THE RECORDS section start

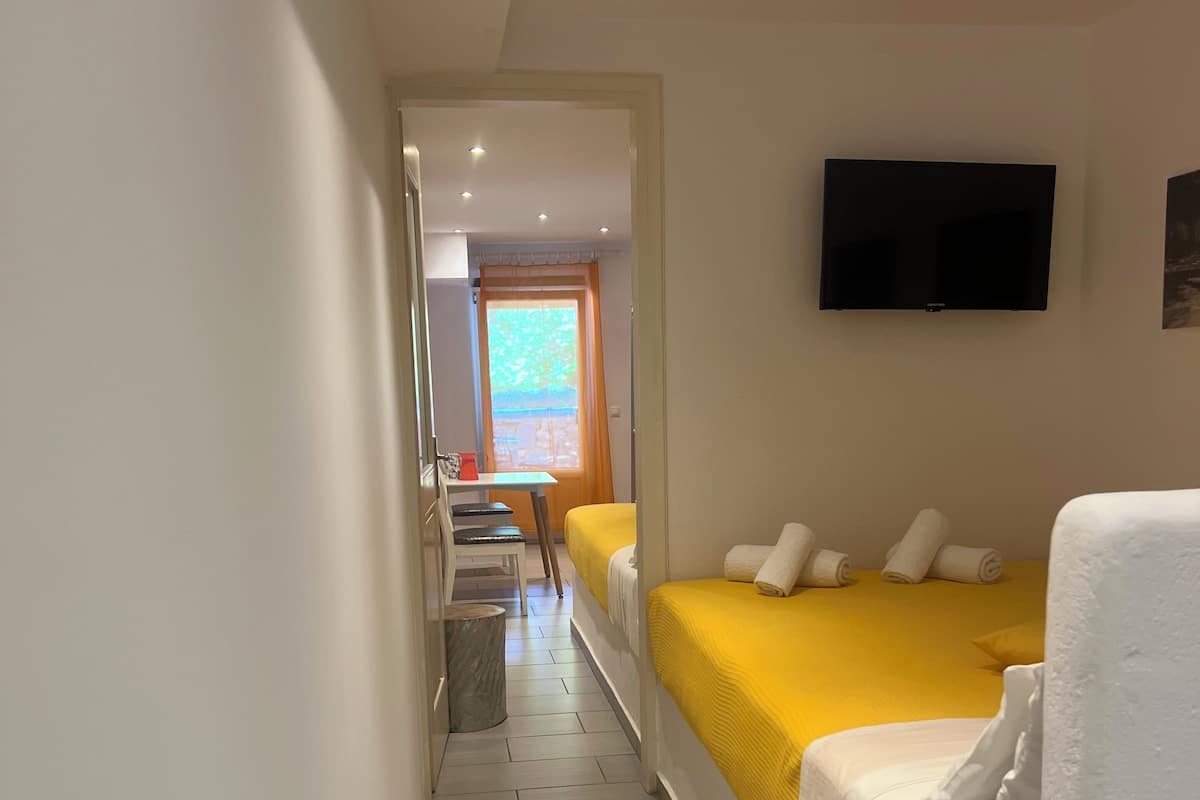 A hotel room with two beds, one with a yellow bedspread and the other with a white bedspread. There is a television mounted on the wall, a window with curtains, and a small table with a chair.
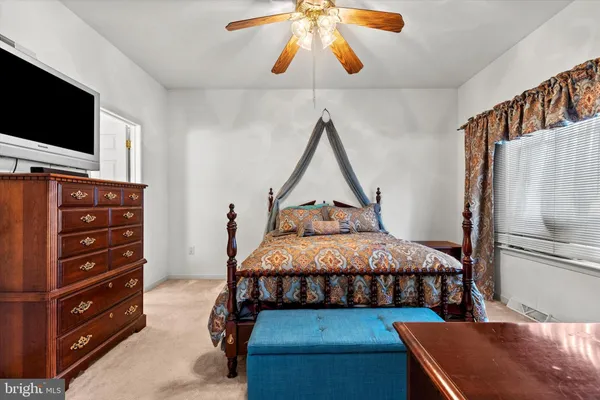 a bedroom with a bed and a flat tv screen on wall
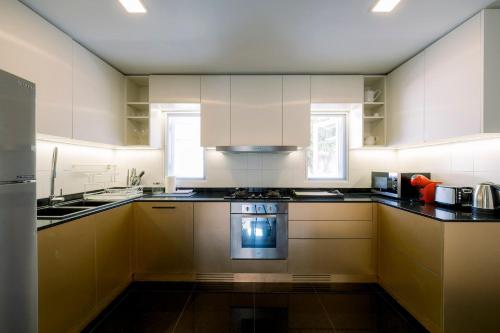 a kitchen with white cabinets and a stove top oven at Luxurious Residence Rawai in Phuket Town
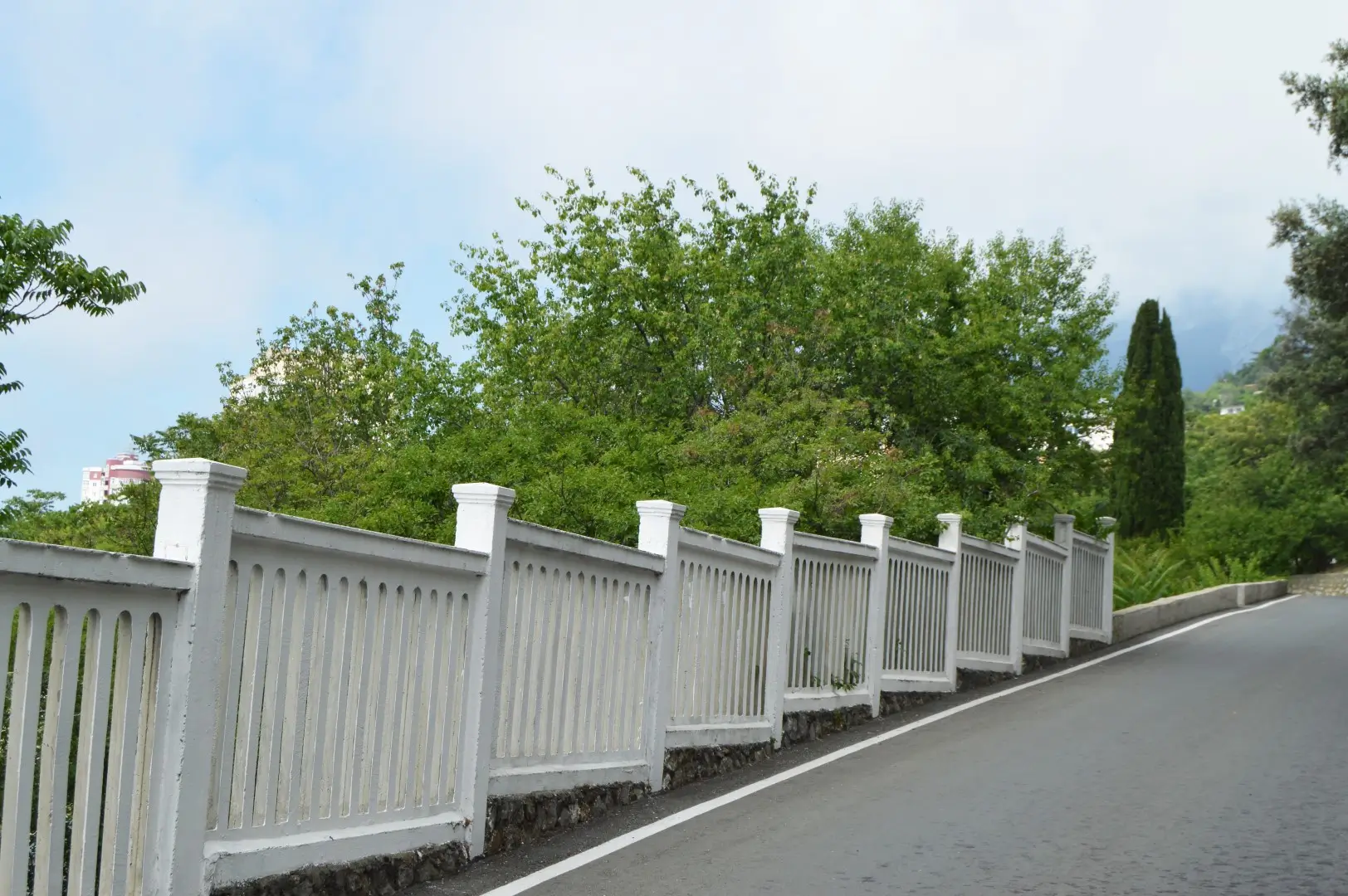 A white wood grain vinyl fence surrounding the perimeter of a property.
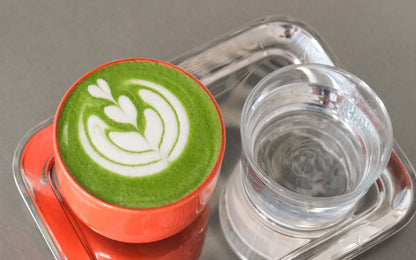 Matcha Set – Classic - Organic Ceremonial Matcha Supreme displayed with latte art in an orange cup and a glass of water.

THE RECORDS section end

From the line containing "A white wood" to the last line of the listing above, transcribe each line exactly, skipping the pictures.

TASK ANSWER »
 A white wood grain vinyl fence surrounding the perimeter of a property.
 Matcha Set – Classic - Organic Ceremonial Matcha Supreme displayed with latte art in an orange cup and a glass of water.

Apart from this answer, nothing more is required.